実際にお会いしてみると、王はそういう女性とはまるで違う存在だった。むしろ高位の巫女の感じに近い。
「噂の星の娘じゃな。妾は遊の王を務めておる。賜る名は玉藻じゃ。この街には王が五人もおるで、ややこしかろう。玉藻と呼ぶことを許す。」
遊女や浮女は袴(神威の幅広のズボン)をはかず、素足でいるものなのでそうで、玉藻様もどこかしどけない形に着付けた着物の裾から白い足首が覗いている。髪は襟足の見えるように結い上げて、幅の広い櫛や長い簪が幾つもさしてあった。幅の広い帯を大きく結んでいるのも宮様方とはまるで違う。
「朝顔のが一度会うて見よと申すで招かせて頂いたが、なるほどのう。面白きむすめごよ。」
玉藻様はとても美しい方だ。冴え渡る美貌とでもいうか、美しさに迫力がある。見た感じ全く年齢はわからない。熟女と言うには華やかすぎるし、娘と言うには艶やかすぎる。
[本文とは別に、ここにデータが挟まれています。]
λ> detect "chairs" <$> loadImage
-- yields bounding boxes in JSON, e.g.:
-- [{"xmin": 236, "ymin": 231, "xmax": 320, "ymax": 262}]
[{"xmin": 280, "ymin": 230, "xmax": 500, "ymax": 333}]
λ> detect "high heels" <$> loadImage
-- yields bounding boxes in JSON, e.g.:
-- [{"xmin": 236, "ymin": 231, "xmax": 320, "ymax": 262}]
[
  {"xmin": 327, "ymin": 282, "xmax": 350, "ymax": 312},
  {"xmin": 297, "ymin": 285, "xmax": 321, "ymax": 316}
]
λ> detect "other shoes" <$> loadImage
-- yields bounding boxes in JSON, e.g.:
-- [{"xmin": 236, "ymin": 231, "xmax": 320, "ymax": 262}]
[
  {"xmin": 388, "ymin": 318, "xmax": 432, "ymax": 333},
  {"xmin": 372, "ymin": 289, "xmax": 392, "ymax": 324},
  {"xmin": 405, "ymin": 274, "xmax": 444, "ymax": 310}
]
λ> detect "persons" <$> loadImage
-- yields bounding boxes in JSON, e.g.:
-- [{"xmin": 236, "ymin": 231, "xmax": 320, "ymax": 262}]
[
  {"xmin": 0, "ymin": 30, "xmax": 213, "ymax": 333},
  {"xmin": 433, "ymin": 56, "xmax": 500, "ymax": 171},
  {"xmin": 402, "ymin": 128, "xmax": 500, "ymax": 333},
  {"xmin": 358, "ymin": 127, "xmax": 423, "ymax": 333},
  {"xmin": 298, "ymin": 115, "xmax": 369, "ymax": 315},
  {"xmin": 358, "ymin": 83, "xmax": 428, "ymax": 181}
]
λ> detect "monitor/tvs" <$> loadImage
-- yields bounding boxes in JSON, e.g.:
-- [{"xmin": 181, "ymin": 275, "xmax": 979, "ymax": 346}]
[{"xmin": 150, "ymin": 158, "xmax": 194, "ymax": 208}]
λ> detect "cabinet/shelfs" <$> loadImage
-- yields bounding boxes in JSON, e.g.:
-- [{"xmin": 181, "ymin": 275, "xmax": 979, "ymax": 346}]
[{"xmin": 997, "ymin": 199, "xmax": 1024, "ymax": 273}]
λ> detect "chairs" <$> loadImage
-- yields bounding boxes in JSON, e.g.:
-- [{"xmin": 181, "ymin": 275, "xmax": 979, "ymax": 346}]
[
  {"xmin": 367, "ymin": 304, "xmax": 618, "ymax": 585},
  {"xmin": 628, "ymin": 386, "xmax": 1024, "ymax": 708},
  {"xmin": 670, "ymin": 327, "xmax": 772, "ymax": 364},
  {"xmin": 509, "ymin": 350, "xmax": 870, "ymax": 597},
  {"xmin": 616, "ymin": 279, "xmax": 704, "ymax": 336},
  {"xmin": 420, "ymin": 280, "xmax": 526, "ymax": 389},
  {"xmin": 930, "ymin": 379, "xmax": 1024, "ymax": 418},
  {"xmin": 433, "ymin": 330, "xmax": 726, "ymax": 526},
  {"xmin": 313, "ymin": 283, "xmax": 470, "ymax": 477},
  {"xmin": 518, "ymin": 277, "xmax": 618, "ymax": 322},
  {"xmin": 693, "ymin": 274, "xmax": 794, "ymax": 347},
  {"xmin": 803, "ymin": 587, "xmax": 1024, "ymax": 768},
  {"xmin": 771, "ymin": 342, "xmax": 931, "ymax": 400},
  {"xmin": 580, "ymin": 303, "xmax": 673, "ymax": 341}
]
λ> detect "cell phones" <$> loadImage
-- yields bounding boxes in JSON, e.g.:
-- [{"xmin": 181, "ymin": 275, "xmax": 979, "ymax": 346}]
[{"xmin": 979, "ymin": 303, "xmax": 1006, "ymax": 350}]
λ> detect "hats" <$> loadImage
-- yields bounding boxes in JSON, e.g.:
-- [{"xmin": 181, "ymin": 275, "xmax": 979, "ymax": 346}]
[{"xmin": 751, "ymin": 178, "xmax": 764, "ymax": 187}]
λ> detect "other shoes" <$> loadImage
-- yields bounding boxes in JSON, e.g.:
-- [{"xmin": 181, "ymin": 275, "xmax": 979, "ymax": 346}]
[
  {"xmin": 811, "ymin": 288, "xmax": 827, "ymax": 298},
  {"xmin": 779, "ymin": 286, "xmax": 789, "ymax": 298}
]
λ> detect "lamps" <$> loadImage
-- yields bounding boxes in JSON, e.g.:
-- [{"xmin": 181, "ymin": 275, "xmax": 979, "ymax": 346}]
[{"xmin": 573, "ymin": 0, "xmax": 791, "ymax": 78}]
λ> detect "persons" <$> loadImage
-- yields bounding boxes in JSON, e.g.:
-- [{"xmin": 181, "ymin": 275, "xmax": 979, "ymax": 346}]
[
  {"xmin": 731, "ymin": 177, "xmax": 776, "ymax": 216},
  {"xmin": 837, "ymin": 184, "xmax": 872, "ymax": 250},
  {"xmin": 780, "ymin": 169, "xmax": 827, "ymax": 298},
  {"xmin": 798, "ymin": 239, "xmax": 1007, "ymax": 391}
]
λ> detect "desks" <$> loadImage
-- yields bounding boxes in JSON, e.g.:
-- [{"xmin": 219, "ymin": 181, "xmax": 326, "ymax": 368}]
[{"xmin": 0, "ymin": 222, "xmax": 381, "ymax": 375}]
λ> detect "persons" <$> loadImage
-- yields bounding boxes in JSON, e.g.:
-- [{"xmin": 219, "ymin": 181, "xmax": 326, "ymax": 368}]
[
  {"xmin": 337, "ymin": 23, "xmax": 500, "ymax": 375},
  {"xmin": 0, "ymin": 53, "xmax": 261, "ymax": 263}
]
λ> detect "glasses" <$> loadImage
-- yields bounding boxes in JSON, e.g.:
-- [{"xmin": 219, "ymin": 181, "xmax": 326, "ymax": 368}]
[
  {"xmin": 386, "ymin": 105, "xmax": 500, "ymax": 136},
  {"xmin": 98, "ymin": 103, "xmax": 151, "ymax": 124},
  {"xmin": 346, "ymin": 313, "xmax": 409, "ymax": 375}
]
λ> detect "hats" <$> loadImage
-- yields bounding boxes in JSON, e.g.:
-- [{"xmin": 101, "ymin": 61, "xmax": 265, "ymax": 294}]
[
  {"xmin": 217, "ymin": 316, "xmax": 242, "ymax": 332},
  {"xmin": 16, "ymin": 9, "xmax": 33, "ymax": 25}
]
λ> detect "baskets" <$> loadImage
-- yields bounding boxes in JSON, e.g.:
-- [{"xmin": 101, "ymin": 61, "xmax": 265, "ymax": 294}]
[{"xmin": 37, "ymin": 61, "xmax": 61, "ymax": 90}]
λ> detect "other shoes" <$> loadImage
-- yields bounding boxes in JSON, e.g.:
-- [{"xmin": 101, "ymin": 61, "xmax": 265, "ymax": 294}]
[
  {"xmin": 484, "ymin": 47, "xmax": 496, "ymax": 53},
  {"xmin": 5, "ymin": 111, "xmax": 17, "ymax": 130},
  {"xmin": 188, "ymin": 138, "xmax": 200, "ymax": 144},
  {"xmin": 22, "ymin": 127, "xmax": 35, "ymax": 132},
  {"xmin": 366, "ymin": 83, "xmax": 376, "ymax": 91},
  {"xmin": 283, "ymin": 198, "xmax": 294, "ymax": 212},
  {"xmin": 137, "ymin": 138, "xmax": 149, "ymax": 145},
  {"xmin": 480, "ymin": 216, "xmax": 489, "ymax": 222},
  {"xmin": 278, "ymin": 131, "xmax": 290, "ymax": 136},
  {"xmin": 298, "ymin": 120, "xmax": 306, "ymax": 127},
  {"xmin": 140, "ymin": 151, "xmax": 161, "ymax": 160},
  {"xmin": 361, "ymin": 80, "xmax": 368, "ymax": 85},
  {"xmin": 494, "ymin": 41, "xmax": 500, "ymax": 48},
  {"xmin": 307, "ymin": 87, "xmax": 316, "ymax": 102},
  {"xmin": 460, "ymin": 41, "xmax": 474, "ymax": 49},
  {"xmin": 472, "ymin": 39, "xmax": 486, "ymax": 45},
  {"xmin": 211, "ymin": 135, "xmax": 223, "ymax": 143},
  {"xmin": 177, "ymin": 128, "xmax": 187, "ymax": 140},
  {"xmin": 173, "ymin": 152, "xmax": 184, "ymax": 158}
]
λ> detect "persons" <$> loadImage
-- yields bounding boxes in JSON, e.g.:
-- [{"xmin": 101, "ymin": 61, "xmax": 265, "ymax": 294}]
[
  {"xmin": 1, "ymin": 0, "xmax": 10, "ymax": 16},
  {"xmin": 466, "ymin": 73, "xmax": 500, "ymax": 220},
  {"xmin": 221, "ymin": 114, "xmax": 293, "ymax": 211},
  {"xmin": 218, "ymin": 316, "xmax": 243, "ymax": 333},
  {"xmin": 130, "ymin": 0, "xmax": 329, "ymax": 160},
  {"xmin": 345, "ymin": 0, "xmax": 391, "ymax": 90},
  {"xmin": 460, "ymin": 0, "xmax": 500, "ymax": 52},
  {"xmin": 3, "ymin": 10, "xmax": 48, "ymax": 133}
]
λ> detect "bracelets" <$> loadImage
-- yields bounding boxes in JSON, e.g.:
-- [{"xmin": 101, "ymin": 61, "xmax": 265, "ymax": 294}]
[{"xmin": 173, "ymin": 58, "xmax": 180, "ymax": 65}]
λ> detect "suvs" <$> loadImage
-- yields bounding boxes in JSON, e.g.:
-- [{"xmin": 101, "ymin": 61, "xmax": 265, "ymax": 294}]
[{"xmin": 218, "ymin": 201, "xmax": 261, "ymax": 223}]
お話をするうちになぜだかしばらく泊めて頂く事になっていた。
神威式の寝室は初めてなのでちょっと面白い。
部屋は板敷きで、木の枠に布をかけた衝立の陰に、筵を厚くして布の縁をつけたような敷物が敷いてある。敷物のそばには衝立の他にも木の枠にのようなものがあって、神威風の長い上着が掛けられていた。
衝立の外には植物を編んだ丸いマットと低い机、机と揃えた脇息もおいてある。
夕食は侍女が部屋まで運んでくれた。昨日の宴でもみた足の付いた台が二つに様々な料理が少しすつ盛られている。なんだか机ごと運んでいるみたいで面白い。聞いてみるとこの台は膳と言うのだそうだ。
夜は主は客人にお会い出来ないとも説明してもらった。
食事が終わると御簾とその外の戸を閉められた。戸の名前は蔀だそうだ。
やはり昨日の宴でも見た、中で影が踊っているように見える明かりの下で今は日記を書いている。灯りはそのままにしておいていいそうだ。衝立の向こうの敷物がやはり寝具で、かけてある上着を被って寝ればいいらしい。